* _READING PASSAGE_:
——

So what is your point? Only women who are thin have the right to date tall men with lots of money? If the tall men with lots of money see something in those overweight women that they found attractive, what business is it of yours if they date? Also what does the woman's weight have to do with the men being tall and wealthy? Maybe the women were also tall and wealthy. If so would they then be "allowed" to date the tall wealthy men or would they still be excluded because they are fat? So your not really saying that the OP's fat friend was wrong for rejecting the fat girl because he was also fat. What you are really saying is that a fat person has so little value that they should not have the right to reject anyone for any reason!!!
SHAME ON YOU!!!

——

* _DATA ROWS_:
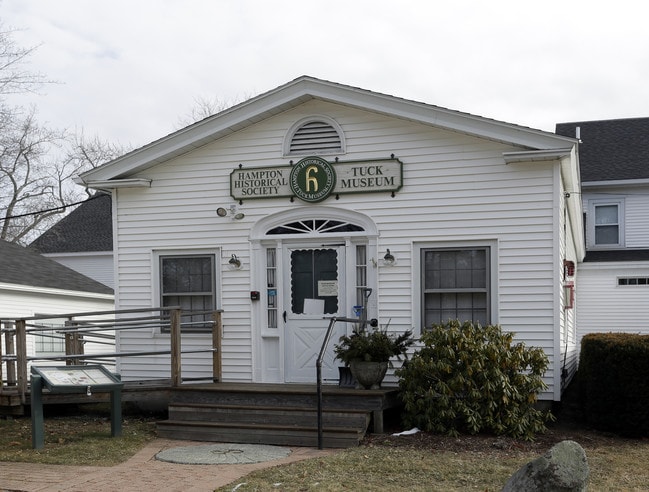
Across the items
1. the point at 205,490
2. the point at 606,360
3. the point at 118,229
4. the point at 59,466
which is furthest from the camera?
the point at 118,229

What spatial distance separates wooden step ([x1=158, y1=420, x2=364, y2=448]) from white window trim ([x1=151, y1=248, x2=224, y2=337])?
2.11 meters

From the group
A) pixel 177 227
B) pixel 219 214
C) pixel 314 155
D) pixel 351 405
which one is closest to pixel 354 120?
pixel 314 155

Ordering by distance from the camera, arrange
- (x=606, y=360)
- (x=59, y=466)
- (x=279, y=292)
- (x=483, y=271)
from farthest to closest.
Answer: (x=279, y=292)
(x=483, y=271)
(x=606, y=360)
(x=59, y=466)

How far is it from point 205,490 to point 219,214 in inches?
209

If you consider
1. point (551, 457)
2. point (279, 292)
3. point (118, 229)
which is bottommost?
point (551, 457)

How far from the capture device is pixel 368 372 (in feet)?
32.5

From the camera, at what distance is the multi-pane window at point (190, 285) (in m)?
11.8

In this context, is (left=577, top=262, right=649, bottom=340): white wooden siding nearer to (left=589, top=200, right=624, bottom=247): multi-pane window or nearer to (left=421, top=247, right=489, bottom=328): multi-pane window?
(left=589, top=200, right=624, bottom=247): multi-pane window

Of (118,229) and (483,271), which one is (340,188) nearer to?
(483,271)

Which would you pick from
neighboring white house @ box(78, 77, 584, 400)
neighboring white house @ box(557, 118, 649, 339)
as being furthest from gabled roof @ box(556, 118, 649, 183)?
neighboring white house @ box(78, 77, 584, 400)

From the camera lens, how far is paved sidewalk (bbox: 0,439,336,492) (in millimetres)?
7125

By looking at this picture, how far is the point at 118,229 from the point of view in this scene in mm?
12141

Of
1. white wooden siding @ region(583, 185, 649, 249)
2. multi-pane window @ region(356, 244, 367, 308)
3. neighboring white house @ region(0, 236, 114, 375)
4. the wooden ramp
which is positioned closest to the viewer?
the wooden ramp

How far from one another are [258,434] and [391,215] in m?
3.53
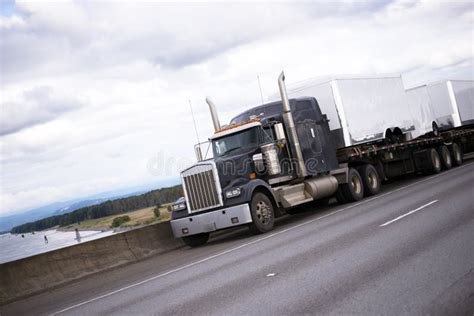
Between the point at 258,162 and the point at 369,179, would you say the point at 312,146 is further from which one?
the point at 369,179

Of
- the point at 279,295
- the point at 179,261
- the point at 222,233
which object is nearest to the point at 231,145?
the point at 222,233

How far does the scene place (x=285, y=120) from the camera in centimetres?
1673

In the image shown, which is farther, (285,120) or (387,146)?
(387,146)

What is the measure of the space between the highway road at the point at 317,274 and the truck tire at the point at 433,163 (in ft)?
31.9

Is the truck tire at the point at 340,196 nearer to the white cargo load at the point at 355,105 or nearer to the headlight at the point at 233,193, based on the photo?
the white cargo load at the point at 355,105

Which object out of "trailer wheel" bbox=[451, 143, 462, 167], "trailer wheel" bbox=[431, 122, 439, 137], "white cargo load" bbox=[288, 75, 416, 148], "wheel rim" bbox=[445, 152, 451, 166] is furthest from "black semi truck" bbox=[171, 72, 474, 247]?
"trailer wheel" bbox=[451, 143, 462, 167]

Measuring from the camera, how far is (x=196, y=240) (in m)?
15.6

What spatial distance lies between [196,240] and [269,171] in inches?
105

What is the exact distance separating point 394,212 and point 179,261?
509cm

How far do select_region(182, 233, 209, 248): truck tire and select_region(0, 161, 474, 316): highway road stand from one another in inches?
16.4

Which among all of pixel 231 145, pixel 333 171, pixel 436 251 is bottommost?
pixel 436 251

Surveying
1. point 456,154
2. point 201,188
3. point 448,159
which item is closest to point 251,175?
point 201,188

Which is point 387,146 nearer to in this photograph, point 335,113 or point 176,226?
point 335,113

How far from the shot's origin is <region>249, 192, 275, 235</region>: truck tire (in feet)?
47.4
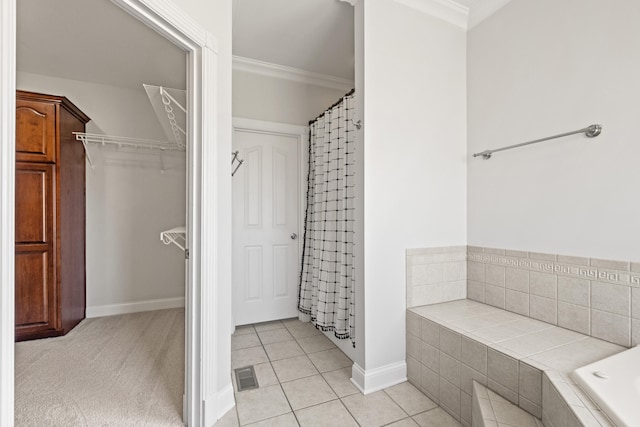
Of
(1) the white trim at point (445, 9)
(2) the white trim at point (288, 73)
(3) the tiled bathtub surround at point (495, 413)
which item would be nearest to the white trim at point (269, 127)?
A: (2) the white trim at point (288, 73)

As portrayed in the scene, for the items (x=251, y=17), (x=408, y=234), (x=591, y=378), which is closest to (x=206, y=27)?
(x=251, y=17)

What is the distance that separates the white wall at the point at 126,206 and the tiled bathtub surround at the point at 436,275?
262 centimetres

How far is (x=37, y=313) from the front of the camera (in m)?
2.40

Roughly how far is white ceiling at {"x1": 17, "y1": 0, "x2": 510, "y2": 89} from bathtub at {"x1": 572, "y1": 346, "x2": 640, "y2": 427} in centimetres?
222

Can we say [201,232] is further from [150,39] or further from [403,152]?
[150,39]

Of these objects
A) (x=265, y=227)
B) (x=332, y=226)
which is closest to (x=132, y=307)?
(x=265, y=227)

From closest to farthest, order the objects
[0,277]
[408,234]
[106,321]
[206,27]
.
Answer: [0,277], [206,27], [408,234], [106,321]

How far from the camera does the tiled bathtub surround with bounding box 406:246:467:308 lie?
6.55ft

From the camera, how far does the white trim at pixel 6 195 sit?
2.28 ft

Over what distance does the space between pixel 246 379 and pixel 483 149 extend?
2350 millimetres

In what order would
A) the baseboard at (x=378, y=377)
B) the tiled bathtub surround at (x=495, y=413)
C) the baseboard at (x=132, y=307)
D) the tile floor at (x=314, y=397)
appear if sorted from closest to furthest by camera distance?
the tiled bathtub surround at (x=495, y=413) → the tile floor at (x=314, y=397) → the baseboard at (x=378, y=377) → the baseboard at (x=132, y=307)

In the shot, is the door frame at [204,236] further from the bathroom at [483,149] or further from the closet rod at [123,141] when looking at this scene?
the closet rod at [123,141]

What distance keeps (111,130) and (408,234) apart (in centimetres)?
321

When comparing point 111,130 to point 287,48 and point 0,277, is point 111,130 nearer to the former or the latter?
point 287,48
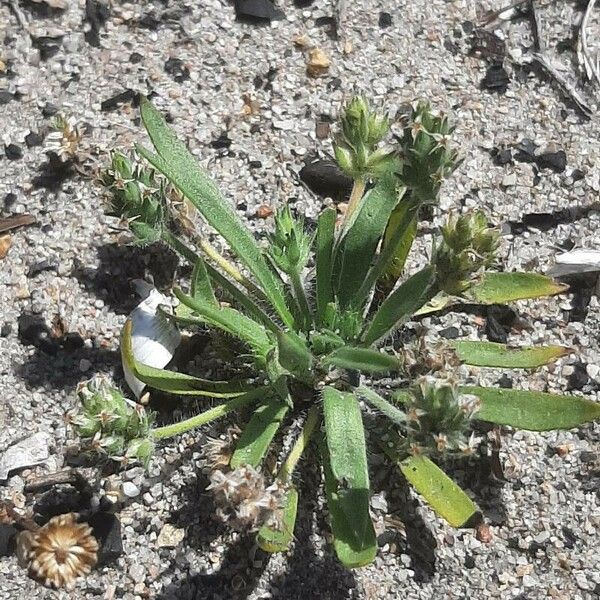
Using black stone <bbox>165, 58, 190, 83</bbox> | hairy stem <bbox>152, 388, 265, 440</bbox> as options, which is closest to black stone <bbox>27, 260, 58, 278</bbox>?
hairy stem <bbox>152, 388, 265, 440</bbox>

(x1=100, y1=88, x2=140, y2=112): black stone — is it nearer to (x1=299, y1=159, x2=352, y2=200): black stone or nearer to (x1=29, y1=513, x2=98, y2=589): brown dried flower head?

——

* _CHALLENGES_:
a - Repeat word for word everything in the comment on weight and dating from "So what is your" down to "SHAME ON YOU!!!".
b - Carry on the comment about weight and dating from its final line onward.

* _RESPONSES_:
a -
So what is your point? Only women who are thin have the right to date tall men with lots of money? If the tall men with lots of money see something in those overweight women that they found attractive, what business is it of yours if they date? Also what does the woman's weight have to do with the men being tall and wealthy? Maybe the women were also tall and wealthy. If so would they then be "allowed" to date the tall wealthy men or would they still be excluded because they are fat? So your not really saying that the OP's fat friend was wrong for rejecting the fat girl because he was also fat. What you are really saying is that a fat person has so little value that they should not have the right to reject anyone for any reason!!!
SHAME ON YOU!!!

b -
For those of you who are Americans...We live in the land of the free where all men and women are created equal!!! If you hold the opinion that it is NOT "OK" for a person to reject an overweight person due to their weight than you must believe it is wrong for ANYONE regardless of their weight to reject an overweight person solely due to their weight. And by the same token you will have to make a rule against ANYONE rejecting a date because the prospective date is poor, short, boring, or stupid. You can't make rules that apply only to certain people. So OK.....Lets make a rule...From now on no one is allowed to reject anyone because of their lack of education, lack of money, lack of beauty, lack of height, excessive height, excessive weight, lack of big boobs, .....the list can go on forever........... Bottom line, someone is always going to be pissed off if they are rejected by someone due to some superficial personal attribute.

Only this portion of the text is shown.